START EXTRACT PROVIDED

World leaders, Halimah Yacob condemn Israel air strike that killed 7 aid workers, organisations suspend aid 

More than 196 aid workers have been killed in Gaza since October 2023.

Fiona Tan | April 03, 2024, 02:00 PM



Seven aid workers from the World Central Kitchen (WCK) were killed in an Israeli air strike in central Gaza.

Six foreigners, one Palestinian killed

WCK is a charity founded by celebrity chef José Andrés in 2010. It delivers freshly-prepared meals to those in need after natural disasters or living in conflict areas.

According to the Times of Israelthe charity partnered with a number of local groups in Israel following the Oct. 7, 2023 attacks by Hamas and has been helping to feed those displaced by the fighting.

Six of the deceased WCK aid workers were foreigners and the seventh was a Palestinian who was driving the convoy at the time, BBC reported.

END EXTRACT PROVIDED

WHAT THE TASK ASKS:
Copy the article on the Gaza air strike starting with "Fiona Tan |" and going on through "by the fighting.", renaming "WCK" to "World Central Kitchen" wherever it occurs. The entries that follow were drawn from a separate source.

START GIVEN INFORMATION

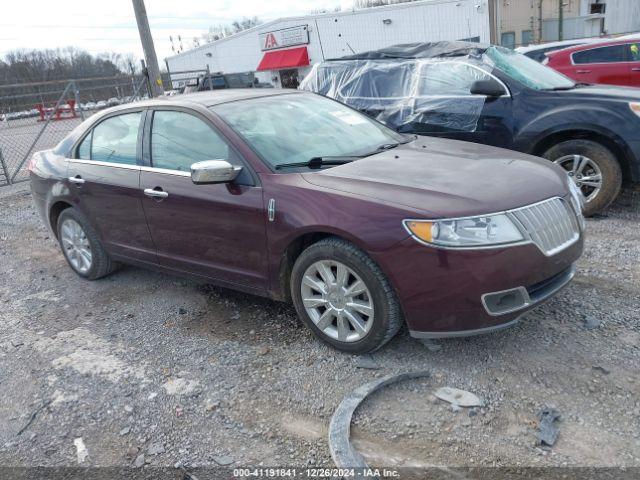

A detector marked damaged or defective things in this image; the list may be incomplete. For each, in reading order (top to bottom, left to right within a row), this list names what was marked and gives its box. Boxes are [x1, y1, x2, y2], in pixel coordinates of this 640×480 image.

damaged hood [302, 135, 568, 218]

END GIVEN INFORMATION
START GIVEN INFORMATION

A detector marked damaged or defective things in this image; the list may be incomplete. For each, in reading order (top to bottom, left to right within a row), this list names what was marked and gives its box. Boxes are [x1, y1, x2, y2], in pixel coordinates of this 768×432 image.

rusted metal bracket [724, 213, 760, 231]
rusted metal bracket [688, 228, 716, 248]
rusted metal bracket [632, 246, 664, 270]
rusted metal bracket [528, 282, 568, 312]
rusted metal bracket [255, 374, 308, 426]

END GIVEN INFORMATION

RESPONSE FOR THIS EXERCISE:
Fiona Tan | April 03, 2024, 02:00 PM



Seven aid workers from the World Central Kitchen (World Central Kitchen) were killed in an Israeli air strike in central Gaza.

Six foreigners, one Palestinian killed

World Central Kitchen is a charity founded by celebrity chef José Andrés in 2010. It delivers freshly-prepared meals to those in need after natural disasters or living in conflict areas.

According to the Times of Israelthe charity partnered with a number of local groups in Israel following the Oct. 7, 2023 attacks by Hamas and has been helping to feed those displaced by the fighting.